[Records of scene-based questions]

---

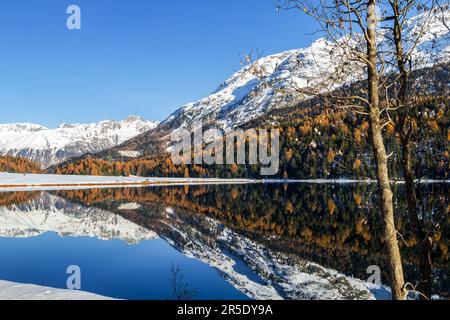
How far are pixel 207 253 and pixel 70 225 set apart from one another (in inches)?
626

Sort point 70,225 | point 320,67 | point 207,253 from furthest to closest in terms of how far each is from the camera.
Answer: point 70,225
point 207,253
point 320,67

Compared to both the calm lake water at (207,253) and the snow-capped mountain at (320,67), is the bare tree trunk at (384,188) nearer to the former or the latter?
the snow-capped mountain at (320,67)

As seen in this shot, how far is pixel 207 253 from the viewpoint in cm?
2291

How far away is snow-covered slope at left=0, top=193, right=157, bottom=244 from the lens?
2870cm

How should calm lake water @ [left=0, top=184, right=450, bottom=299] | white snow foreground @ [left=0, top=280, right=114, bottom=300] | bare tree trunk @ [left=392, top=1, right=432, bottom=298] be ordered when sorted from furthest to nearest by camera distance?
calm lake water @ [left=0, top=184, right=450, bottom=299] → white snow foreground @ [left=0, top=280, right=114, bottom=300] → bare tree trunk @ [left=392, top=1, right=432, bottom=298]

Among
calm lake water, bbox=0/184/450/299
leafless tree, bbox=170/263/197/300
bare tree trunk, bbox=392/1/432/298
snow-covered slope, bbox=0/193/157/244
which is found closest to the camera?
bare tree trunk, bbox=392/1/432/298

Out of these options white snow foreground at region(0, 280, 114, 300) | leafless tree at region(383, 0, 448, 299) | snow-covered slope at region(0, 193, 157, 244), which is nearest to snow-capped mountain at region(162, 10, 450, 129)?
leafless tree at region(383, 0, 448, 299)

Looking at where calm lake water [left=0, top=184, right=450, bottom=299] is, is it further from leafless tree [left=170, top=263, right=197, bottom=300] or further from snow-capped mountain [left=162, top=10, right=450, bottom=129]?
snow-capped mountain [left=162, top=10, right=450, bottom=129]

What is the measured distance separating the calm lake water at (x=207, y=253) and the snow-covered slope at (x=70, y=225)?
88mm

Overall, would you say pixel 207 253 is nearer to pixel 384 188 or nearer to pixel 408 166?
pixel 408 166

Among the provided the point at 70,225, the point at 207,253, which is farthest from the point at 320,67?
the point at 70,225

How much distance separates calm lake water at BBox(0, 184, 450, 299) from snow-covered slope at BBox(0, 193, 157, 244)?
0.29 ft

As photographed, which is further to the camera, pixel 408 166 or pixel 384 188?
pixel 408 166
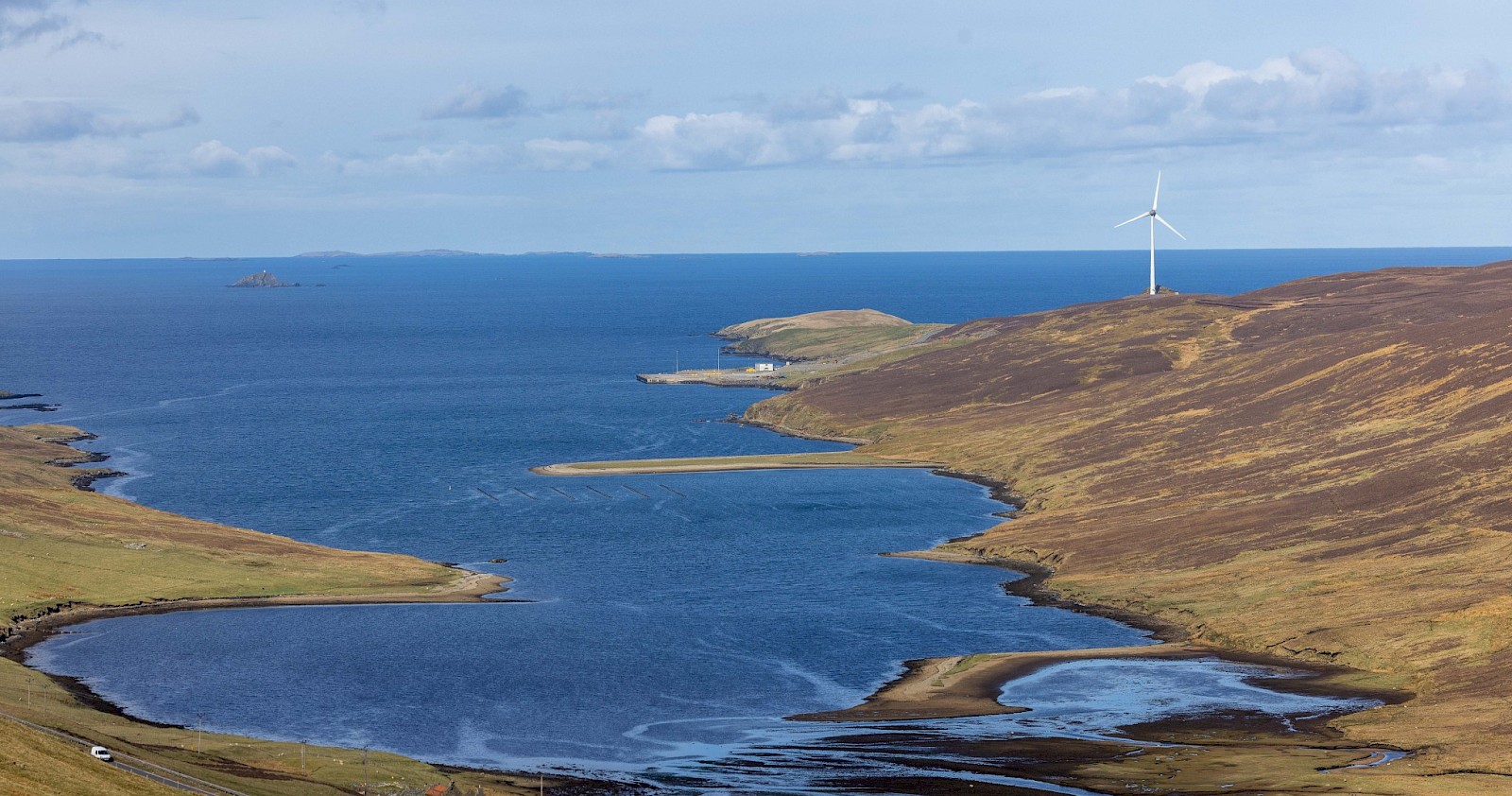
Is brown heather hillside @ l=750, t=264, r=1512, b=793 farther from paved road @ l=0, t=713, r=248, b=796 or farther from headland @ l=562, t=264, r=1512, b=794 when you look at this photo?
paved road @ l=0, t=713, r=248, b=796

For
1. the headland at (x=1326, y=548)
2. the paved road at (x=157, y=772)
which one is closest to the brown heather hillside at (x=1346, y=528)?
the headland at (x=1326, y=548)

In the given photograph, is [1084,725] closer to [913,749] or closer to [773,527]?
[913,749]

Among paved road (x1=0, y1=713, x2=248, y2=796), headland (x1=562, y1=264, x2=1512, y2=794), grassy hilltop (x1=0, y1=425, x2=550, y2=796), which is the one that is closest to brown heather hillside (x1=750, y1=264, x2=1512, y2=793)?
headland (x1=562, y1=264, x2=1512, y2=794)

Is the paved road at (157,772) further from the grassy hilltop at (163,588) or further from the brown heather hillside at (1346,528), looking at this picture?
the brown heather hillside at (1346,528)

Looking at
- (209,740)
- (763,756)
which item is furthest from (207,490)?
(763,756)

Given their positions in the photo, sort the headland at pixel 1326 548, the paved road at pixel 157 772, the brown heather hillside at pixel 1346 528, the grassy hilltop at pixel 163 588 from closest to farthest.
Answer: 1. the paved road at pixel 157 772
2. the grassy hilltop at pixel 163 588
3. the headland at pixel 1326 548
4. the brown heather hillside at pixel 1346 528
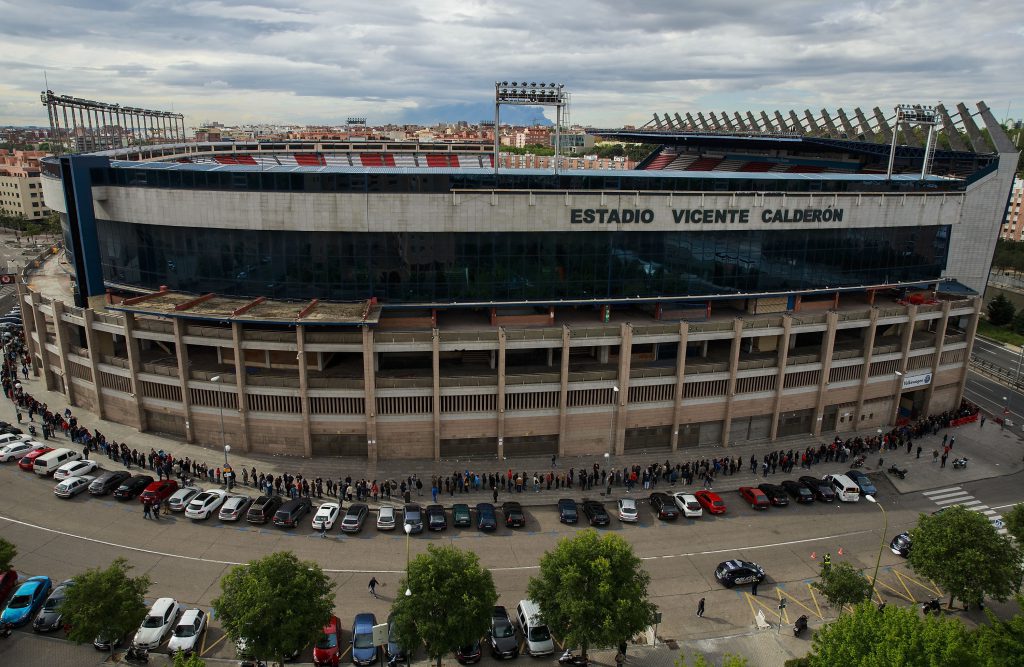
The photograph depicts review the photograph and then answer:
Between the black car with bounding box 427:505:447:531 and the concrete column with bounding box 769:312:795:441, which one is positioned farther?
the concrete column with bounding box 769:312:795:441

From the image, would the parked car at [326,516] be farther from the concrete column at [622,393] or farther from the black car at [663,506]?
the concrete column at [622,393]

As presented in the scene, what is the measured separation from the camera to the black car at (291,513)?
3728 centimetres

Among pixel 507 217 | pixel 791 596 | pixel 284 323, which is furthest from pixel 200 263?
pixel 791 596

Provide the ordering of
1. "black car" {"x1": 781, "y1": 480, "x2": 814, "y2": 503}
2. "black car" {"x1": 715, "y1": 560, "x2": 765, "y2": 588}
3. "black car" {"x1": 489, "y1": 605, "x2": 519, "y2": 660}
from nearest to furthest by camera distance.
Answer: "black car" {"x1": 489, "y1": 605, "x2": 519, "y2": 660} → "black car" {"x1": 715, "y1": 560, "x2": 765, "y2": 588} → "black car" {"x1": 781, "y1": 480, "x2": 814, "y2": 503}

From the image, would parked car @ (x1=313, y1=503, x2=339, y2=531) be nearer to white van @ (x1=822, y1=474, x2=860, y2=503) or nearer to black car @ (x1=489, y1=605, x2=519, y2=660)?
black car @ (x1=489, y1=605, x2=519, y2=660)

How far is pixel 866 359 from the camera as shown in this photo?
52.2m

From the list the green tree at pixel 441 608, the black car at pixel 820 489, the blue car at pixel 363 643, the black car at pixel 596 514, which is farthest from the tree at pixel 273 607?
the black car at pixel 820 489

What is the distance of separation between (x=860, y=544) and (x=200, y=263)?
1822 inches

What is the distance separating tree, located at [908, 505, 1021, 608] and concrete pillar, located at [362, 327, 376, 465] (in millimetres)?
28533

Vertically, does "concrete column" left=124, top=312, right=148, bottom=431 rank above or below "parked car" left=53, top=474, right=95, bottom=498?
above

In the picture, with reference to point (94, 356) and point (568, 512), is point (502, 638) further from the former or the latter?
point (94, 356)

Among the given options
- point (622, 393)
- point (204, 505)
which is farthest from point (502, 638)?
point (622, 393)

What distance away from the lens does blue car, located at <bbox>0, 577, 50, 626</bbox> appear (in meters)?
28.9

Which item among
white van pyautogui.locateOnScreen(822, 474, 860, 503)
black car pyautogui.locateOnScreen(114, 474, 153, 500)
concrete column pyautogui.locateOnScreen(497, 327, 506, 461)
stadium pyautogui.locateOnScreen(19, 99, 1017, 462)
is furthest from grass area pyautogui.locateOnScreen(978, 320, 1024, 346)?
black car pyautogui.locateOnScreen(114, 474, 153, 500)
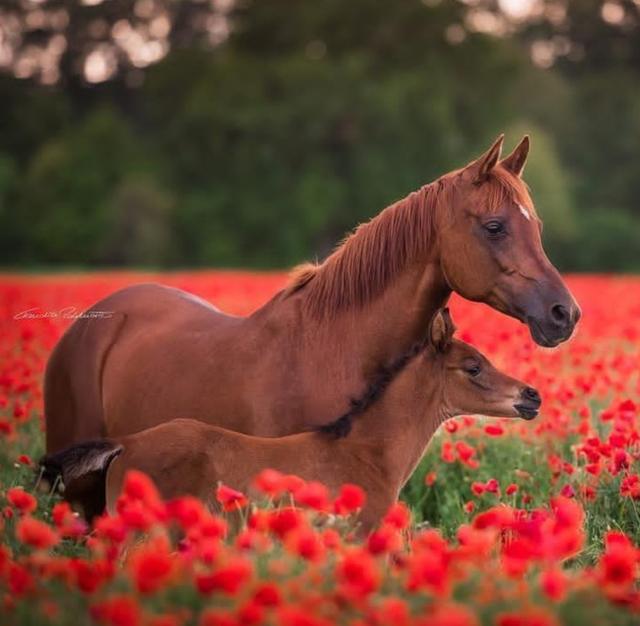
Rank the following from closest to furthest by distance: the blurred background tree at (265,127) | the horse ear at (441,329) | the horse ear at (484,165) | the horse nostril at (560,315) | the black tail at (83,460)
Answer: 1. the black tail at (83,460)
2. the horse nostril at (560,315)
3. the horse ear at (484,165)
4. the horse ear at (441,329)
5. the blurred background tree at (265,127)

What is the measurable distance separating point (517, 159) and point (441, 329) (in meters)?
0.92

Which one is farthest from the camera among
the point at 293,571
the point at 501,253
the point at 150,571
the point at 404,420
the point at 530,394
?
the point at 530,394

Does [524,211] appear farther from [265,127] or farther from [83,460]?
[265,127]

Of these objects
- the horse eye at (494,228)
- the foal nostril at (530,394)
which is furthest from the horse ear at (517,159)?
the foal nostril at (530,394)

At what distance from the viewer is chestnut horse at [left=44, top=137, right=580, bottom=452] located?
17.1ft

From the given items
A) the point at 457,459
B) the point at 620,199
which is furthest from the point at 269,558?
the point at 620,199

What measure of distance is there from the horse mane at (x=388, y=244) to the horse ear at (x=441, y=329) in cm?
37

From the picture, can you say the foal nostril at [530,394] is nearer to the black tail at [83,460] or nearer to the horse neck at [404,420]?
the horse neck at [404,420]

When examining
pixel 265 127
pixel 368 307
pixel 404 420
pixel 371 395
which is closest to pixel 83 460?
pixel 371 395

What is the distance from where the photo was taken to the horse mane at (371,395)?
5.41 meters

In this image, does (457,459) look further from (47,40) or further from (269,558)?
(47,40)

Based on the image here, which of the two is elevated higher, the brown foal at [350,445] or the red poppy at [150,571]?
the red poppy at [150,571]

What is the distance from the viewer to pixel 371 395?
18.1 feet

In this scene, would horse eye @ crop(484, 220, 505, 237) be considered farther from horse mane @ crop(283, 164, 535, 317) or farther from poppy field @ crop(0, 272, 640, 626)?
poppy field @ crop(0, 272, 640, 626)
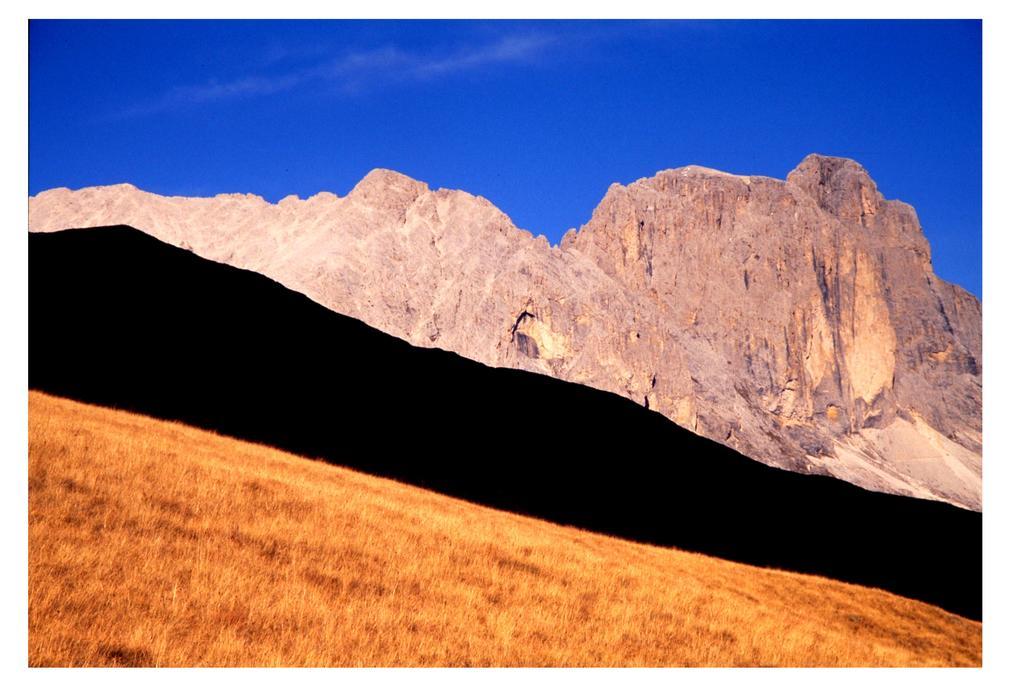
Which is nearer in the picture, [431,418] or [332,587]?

---

**EXERCISE**
Please leave out the pictures while you copy exactly the lines from the one containing "What is the measurable" through the end of the records.

**TASK ANSWER**
What is the measurable distance separating point (517, 159) and point (441, 329) (in meters)?
0.92

Which one is farthest from the camera among
the point at 293,571
the point at 501,253
the point at 150,571
the point at 404,420
the point at 530,394
?
the point at 530,394

Does [524,211] appear farther from [265,127] or farther from [83,460]?
[265,127]

Of these objects
- the horse eye at (494,228)
- the foal nostril at (530,394)
which is furthest from the horse ear at (517,159)?
the foal nostril at (530,394)

At what distance from the viewer is chestnut horse at [left=44, top=137, right=580, bottom=452] located?
17.1ft

From the given items
A) the point at 457,459
B) the point at 620,199
which is furthest from the point at 269,558?
the point at 620,199

What measure of distance is there from the horse mane at (x=388, y=244) to the horse ear at (x=441, y=329) in cm?
37

From the picture, can you say the foal nostril at [530,394] is nearer to the black tail at [83,460] or nearer to the horse neck at [404,420]?
the horse neck at [404,420]

When examining
pixel 265 127
pixel 368 307
pixel 404 420
pixel 371 395
which is closest to pixel 83 460?
pixel 371 395

What is the distance from where the photo was taken to the horse mane at (371,395)?
5.41 meters

In this image, does (457,459) look further from (47,40) or further from (269,558)?
(47,40)

Based on the image here, which of the two is elevated higher, the brown foal at [350,445] or the red poppy at [150,571]?
the red poppy at [150,571]

What is the distance from the viewer to pixel 371 395?
18.1 feet

In this scene, would horse eye @ crop(484, 220, 505, 237) be considered farther from horse mane @ crop(283, 164, 535, 317) or farther from poppy field @ crop(0, 272, 640, 626)?
poppy field @ crop(0, 272, 640, 626)
Which is nearer in the picture, [431,418] or [332,587]?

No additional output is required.